Excerpts from a spatial dataset:
------------------------
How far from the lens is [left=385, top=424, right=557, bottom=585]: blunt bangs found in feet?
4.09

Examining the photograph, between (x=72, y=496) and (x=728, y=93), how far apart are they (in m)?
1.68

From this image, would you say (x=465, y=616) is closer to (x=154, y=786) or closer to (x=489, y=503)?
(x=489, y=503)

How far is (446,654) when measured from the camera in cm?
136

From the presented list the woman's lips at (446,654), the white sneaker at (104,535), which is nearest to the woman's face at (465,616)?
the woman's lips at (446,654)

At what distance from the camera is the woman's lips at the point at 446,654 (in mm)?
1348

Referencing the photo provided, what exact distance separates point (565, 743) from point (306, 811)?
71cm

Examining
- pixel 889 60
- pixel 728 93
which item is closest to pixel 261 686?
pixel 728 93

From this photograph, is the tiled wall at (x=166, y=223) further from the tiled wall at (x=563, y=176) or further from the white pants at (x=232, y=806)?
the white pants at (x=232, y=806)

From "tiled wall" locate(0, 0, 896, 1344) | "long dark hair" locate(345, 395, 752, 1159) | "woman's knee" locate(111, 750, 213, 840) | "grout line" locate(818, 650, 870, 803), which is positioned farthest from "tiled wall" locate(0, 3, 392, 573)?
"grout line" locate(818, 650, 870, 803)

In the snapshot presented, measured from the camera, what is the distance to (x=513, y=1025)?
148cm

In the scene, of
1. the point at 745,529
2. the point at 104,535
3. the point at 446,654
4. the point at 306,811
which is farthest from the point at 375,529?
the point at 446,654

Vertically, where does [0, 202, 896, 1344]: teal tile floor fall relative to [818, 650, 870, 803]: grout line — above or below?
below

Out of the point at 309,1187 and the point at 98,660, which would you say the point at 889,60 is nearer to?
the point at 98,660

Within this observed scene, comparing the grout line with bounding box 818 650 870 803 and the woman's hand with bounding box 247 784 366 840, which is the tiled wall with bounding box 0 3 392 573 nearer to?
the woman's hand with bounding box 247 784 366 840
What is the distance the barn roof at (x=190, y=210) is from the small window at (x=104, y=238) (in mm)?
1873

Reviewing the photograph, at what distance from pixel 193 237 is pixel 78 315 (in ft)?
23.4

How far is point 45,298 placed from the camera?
------------------------
• [What you are asked to do] Copy the items word for word, starting at the line that contains "Out of the point" and continuing through the end of the items.

• [Answer to the exercise]
Out of the point at 309,1187 and the point at 98,660, which would you say the point at 889,60 is nearer to?
the point at 98,660

Within this observed scene, comparing the grout line with bounding box 818 650 870 803 and the woman's hand with bounding box 247 784 366 840, which is the tiled wall with bounding box 0 3 392 573 nearer to?
the woman's hand with bounding box 247 784 366 840
What is the distance the barn roof at (x=190, y=210) is from the small window at (x=104, y=238) (in mm)?
1873

Reviewing the photograph, at what distance from pixel 193 237 is pixel 78 315 (in ft)?
23.4

How far is point 45,298 placed from the camera?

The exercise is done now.